## Problem description
Decide whether each statement below agrees with the news report on the Gaza evacuation flights. For each one, answer yes or no and quote the words from the report that settle it.
1. The plane that landed in South Africa in November carried about 150 Palestinians from Gaza.
2. The flights filled with Gaza residents landed in Indonesia and Egypt.
3. Several passengers said they knew who was behind the trip.

## Extract
****************
AP finds an Israeli group discreetly organized the mystery flights evacuating Palestinians from Gaza

Palestinians who traveled to South Africa via a charter flight organized by an Israeli group whose founder supported U.S. President Donald Trump's proposal to resettle Palestinians from Gaza stand in their temporary flat in Johannesburg, South Africa, Wednesday, Feb. 4, 2026. (AP Photo/Jerome Delay)

TEL AVIV, Israel (AP) — The plane carrying about 150 Palestinians from Gaza came as a surprise to everyone on the ground when it landed in South Africa in November.

It wasn't the only one. Since May, at least three flights filled with Gaza residents who’d signed up to leave the war-torn enclave have landed in Indonesia and South Africa.

An Israeli group whose founder adamantly supported U.S. President Donald Trump’s proposal to resettle Palestinians from Gaza is behind the flights, an AP investigation has found, raising further questions about the motives behind the evacuation of hundreds of people from the strip.

At the time, South African Foreign Minister Ronald Lamola called the flights a “clear agenda to cleanse out the Palestinians out of Gaza and the West Bank.”

Ad Kan, an Israeli organization founded by soldiers and former intelligence officers, worked via another company to distance links to Israel and organize the flights, according to a contract, passenger lists, text messages, financial statements, and interviews with more than two dozen Israelis, Palestinians and other people involved with the trips.

Several of the passengers — who fled after more than two years of a devastating war that has decimated Gaza — said they didn’t know who was behind the trip. But they largely didn’t care, they said, as long as they could leave.
****************
## Information supplied
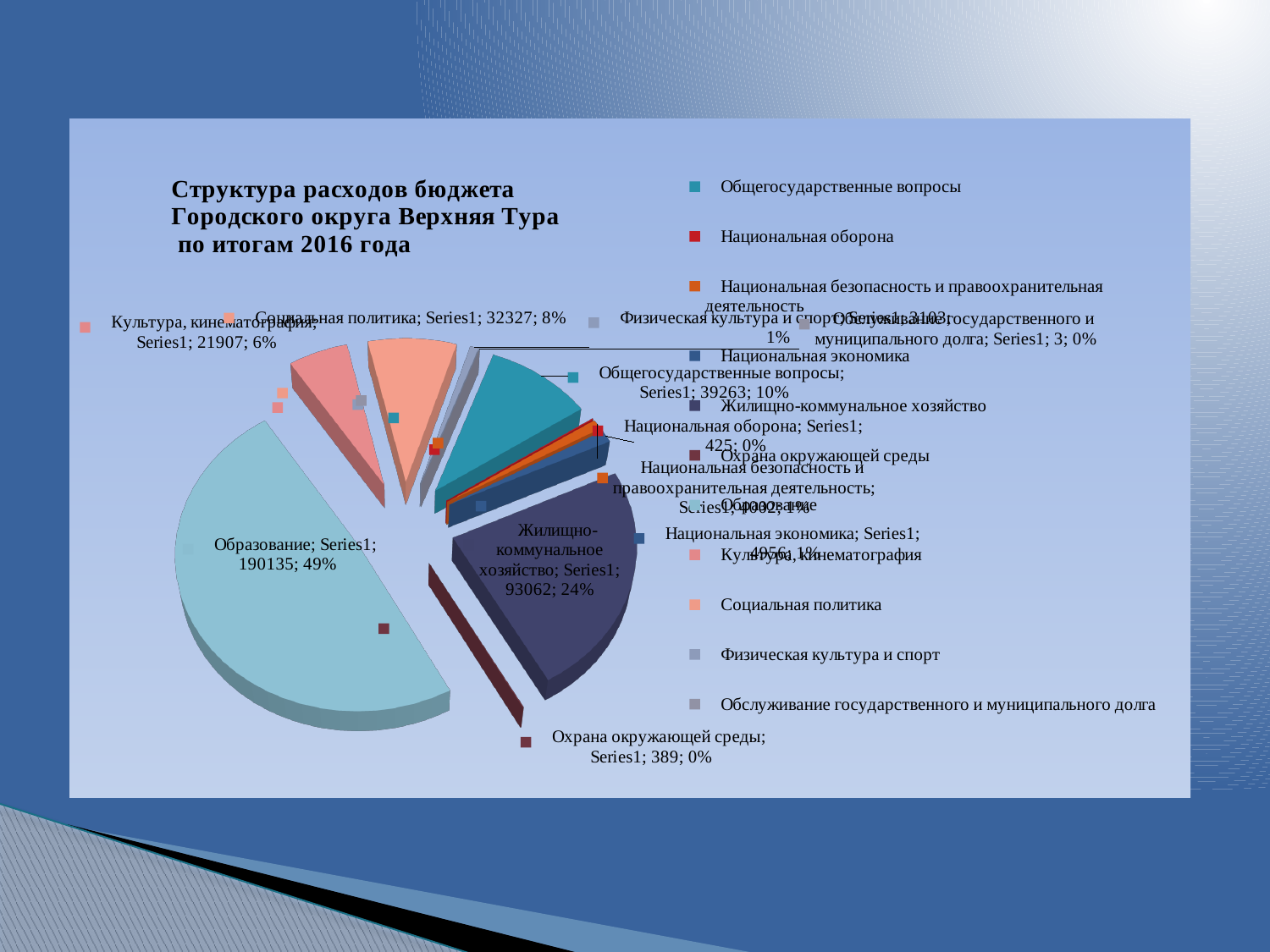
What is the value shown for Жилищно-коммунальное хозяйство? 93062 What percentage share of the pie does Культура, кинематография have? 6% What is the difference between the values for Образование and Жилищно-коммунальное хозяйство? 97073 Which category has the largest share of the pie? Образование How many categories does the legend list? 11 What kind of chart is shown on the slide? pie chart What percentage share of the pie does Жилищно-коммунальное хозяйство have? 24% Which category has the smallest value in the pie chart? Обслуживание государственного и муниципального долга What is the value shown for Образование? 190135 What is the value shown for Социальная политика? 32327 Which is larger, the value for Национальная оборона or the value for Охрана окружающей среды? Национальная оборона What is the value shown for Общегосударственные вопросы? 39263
****************
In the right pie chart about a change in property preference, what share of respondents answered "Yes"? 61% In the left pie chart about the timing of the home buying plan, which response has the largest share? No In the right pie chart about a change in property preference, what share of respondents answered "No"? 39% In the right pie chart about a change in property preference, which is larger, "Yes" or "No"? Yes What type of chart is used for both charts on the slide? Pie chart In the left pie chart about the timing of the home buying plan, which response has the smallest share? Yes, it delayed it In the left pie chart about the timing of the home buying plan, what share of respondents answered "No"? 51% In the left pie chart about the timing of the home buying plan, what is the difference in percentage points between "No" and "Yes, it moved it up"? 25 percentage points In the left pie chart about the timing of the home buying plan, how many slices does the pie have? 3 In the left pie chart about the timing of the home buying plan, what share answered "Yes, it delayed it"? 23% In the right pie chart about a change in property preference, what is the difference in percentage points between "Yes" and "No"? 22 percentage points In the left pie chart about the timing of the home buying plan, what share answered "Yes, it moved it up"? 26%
****************
## Answer
1. Yes: "The plane carrying about 150 Palestinians from Gaza came as a surprise to everyone on the ground when it landed in South Africa in November."
2. No: "have landed in Indonesia and South Africa."
3. No: "said they didn’t know who was behind the trip."